→ **EXCERPTED TEXT**
^^^^^^^^

Less sock ’em, more rock ’em
Can Cherry class up his act and ascend to hockey greatness?
From Euro bashing to pinko trashing, Don Cherry’s brazen commentary has scored him more than a few critics. After 30 years and closetfuls of loud suits, we ask: “What can hockey’s elder statesman do to quiet his critics and refine his image to gain lasting status as a Canadian icon?”
Bob Sirois -- NHL veteran and author of Discrimination in the NHL, Quebec Players Sidelined
Everything Don Cherry says about Quebec hockey players, Europeans and people from other nations sets a very bad example for young Canadian kids who watch him on Hockey Night in Canada. He should be X-rated. Only people 18 years and older, who are vaccinated, should be allowed to hear that stuff. He’ll go down in history as an X-rated national icon.
David Clemmer -- Celebrity style expert, Judy Inc
What Don Cherry needs most is a style make UNDER. Using colour to reflect one’s personality is a great way to use fashion, but Don, are you ready for this ... OVER does it! By limiting his items of colour to ties and pocket squares, Don can polish up his look without giving up that colourful splash that so matches his personality.

^^^^^^^^

→ **DATASET RECORDS**
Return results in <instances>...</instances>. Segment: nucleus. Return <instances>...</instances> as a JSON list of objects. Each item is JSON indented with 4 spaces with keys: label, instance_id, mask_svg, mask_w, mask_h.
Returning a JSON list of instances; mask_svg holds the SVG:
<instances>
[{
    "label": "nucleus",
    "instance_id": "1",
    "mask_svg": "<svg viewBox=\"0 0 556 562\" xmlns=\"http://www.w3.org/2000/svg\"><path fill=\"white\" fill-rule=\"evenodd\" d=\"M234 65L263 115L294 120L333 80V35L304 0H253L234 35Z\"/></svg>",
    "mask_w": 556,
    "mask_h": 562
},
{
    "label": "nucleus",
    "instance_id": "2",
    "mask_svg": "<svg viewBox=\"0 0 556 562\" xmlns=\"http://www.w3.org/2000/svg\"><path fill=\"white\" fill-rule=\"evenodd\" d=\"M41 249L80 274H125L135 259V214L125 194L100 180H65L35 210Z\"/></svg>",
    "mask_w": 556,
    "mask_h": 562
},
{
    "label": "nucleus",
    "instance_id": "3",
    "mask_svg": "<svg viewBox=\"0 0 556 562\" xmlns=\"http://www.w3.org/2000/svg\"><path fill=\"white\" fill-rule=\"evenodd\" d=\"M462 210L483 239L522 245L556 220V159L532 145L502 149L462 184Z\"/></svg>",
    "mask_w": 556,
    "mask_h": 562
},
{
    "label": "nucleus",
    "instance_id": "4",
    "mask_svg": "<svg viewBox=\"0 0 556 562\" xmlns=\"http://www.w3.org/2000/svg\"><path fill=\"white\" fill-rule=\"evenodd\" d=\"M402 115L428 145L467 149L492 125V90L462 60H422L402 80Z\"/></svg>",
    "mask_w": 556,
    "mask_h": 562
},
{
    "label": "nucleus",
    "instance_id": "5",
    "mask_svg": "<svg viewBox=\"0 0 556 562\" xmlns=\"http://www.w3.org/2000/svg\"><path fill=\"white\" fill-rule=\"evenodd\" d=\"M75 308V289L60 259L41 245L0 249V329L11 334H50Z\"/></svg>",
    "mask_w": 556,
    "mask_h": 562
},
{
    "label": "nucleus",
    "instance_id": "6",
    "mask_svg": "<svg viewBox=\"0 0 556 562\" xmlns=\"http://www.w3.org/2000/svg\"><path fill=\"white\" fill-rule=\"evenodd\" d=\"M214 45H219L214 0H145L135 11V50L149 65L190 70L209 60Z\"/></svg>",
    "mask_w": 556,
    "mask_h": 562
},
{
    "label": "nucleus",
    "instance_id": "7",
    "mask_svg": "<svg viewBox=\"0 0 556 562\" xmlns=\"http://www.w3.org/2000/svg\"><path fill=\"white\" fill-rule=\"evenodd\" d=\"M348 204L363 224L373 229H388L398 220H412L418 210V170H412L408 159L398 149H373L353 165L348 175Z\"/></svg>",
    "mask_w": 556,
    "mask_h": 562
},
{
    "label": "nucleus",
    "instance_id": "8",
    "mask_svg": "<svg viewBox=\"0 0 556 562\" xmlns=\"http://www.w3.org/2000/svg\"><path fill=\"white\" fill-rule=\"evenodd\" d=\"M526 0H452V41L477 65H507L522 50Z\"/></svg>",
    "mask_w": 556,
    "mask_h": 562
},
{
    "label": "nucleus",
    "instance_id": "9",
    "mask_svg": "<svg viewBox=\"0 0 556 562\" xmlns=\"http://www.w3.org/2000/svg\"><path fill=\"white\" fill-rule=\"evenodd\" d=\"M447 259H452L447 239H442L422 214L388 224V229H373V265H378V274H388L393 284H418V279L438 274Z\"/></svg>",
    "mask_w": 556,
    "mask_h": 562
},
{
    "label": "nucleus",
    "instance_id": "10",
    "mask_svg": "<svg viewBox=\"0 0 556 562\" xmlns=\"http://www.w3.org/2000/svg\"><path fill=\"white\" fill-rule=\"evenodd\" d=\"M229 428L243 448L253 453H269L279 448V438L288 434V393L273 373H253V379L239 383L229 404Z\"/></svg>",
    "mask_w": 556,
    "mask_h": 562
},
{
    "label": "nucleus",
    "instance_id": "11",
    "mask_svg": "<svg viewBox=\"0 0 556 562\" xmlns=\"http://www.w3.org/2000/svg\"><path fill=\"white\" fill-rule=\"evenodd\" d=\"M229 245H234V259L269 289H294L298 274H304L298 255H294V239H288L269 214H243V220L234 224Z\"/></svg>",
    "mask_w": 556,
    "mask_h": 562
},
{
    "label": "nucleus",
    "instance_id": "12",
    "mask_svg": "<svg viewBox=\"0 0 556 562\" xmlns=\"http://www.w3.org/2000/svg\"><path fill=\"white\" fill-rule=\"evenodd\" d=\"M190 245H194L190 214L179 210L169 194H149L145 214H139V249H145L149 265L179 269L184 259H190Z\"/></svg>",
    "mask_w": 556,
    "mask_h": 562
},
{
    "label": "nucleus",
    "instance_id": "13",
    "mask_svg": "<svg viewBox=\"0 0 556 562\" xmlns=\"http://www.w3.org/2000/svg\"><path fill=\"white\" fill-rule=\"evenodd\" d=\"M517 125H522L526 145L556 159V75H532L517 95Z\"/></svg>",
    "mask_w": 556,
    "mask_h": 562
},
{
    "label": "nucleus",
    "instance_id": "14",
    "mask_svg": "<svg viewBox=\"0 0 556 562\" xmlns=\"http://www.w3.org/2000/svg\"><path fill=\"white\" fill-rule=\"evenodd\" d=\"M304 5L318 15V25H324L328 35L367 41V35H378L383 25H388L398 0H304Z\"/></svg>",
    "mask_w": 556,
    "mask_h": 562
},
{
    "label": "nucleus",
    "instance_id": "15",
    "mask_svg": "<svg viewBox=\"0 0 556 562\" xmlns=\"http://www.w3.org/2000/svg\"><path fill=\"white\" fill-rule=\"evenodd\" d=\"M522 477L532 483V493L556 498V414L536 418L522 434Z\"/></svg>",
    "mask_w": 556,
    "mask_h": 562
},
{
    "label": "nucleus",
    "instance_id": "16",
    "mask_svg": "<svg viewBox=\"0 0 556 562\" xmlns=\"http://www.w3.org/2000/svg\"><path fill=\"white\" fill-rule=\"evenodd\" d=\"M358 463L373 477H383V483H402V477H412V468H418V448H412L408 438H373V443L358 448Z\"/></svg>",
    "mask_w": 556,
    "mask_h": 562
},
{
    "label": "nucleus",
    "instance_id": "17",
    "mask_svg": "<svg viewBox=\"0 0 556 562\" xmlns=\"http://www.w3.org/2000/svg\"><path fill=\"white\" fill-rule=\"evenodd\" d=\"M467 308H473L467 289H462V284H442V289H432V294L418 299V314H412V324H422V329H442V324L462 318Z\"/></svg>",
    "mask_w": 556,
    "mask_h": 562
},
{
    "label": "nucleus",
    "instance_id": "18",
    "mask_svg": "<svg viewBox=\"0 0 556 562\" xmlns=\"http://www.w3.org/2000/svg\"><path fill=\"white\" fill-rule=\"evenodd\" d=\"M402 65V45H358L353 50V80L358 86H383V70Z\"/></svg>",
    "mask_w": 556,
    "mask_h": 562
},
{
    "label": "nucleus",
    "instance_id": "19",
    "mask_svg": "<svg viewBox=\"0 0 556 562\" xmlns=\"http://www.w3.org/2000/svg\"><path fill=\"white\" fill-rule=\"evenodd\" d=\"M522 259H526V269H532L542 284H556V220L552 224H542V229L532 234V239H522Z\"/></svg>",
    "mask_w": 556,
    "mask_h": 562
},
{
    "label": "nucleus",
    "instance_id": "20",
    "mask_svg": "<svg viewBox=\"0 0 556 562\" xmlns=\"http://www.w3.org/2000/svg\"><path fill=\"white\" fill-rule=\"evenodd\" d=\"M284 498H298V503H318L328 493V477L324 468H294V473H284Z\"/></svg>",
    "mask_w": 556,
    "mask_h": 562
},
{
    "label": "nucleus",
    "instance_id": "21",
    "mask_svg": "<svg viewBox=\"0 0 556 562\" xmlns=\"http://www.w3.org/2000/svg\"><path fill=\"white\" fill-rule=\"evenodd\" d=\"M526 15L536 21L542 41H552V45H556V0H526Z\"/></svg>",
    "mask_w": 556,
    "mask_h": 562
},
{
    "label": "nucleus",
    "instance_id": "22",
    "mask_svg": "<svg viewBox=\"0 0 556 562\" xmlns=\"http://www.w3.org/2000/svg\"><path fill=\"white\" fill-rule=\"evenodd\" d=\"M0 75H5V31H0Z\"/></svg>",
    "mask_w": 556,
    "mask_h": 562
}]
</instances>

^^^^^^^^

→ **EXPLORE THE MATERIAL**
**1)** Answer these questions from the Don Cherry article:
(a) How many years of Don Cherry's commentary does the introduction mention?
(b) What is the title of the book written by Bob Sirois?
(c) According to David Clemmer, which items should Don Cherry limit his color to?
**2)** Echo word for word the part of the Don Cherry article that begins at the words "Bob Sirois -- NHL" and stops after the words "X-rated national icon.".
The data has no part in this.

→ **RESULTS IN ORDER**
**1)**
(a) 30 years
(b) Discrimination in the NHL, Quebec Players Sidelined
(c) Ties and pocket squares

**2)**
Bob Sirois -- NHL veteran and author of Discrimination in the NHL, Quebec Players Sidelined
Everything Don Cherry says about Quebec hockey players, Europeans and people from other nations sets a very bad example for young Canadian kids who watch him on Hockey Night in Canada. He should be X-rated. Only people 18 years and older, who are vaccinated, should be allowed to hear that stuff. He’ll go down in history as an X-rated national icon.